Milking the single payment system

UK - Farmers who boosted their 2005 single farm payment by investing in milk quota at the right time will see a 50 per cent increase in that part of the payment this year.
calendar icon 24 November 2006
clock icon 1 minute read
That can be seen as far-sighted financial astuteness by the few who read all the small print of common agricultural policy reform and realised that milk quota held on 31 March, 2005, could have a significant effect.

Or it can be seen as an appalling loophole in a European Union regulation which, legally, allowed some of those sharp enough to spot it to boost their single farm payments by several hundred thousand pounds. Last year the adjusted single farm payment addition based on milk quota held at 31 March, 2005, was 16.31 (£11) per tonne of milk.

For 2006, the payment is 24.5 per tonne. There is also a connected additional dairy payment which was worth 7.34 per tonne for 2005 and will be 11.01 for this year.

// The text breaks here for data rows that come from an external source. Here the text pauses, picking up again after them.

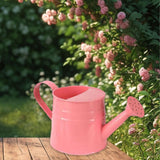 Maxbell Watering Can for Kids Children for Indoor Outdoor Plants Gardening Water Pot Pink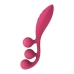 Vibromasseur Satisfyer Tri Ball 1 Rouge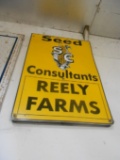 Seed Consultants sign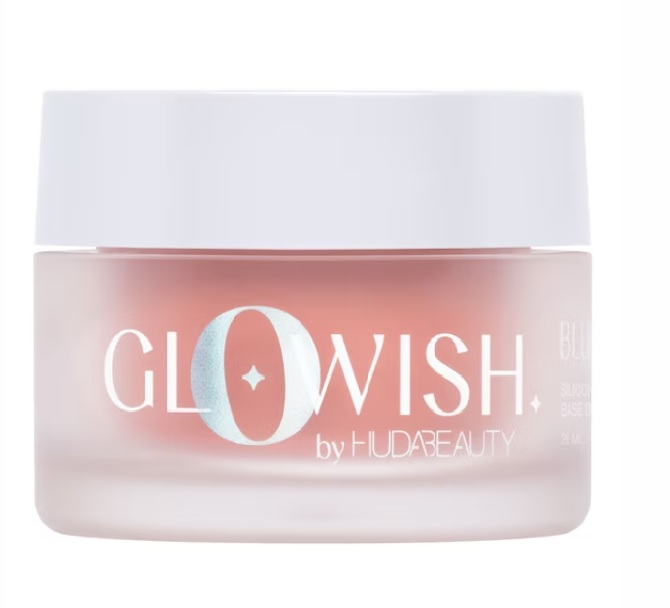 Huda Beauty Blur Jam Silicone-Free Smoothing Primer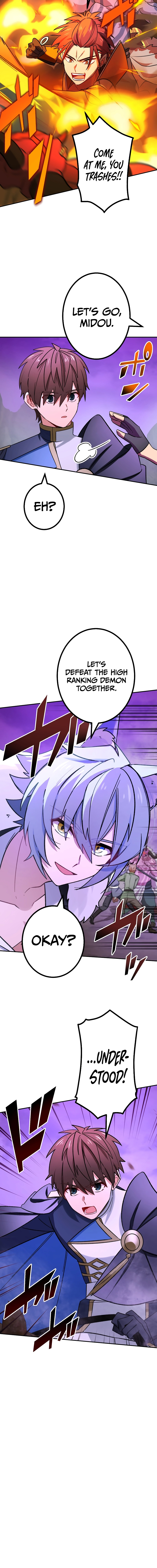 Read The Strongest Assassin Gets Transferred to Another World With His Whole Class Manga Online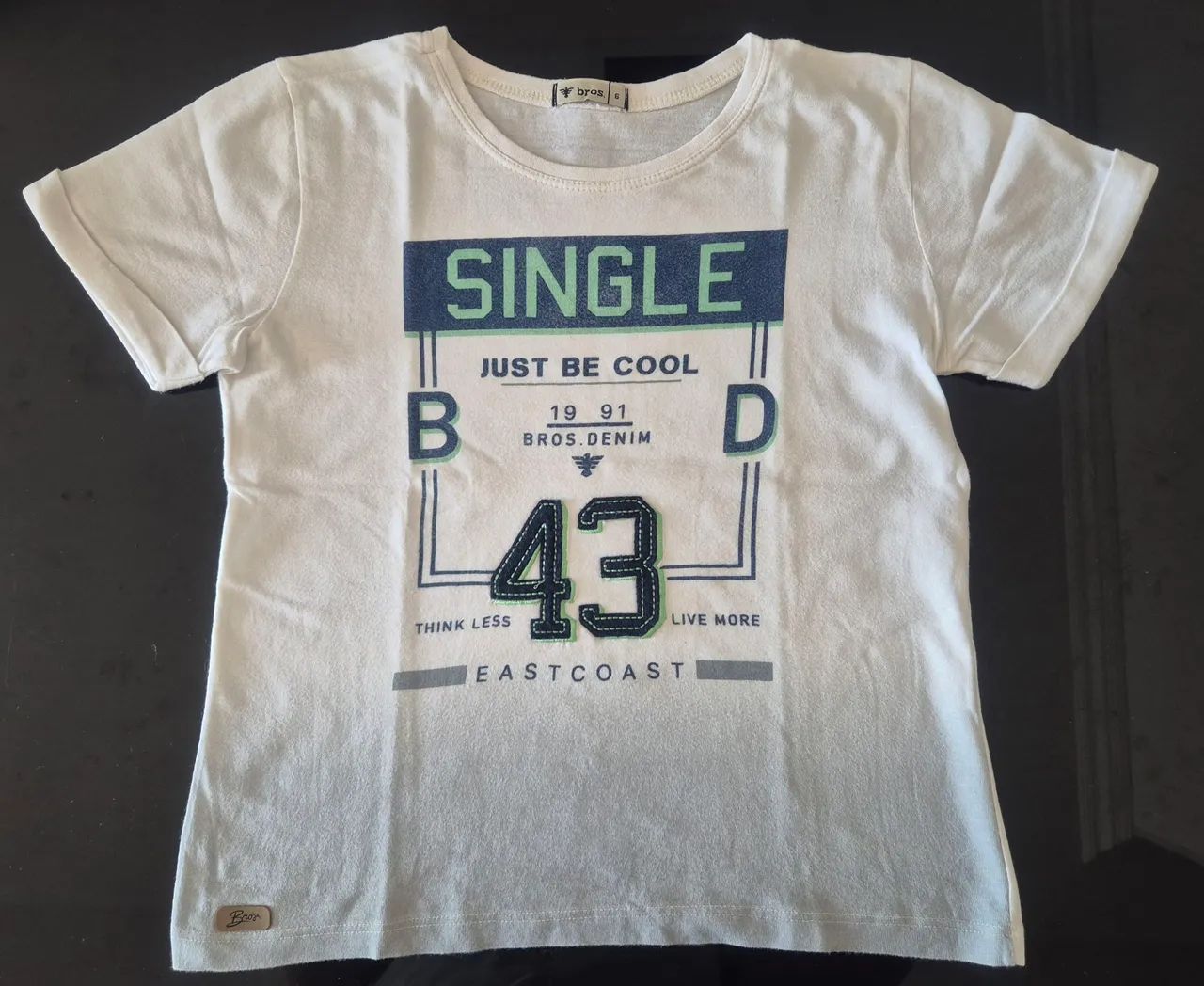 Conjunto Infantil - Bermuda e Camiseta - Foto 2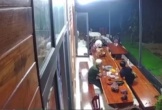 Người đàn ông bị bắn tử vong khi đang ngồi nhậu trước nhà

These payments could push some of the big investors in quota past £1 million single farm payment for 2006.

For most farmers, their single farm payment is one annual subsidy based on, and replacing, the range of crop and livestock subsidies they received between 2000 and 2002. A different calculation and date for milk meant that as long as a business was producing some milk, it could buy or lease as much other quota as possible on which the premium would be paid.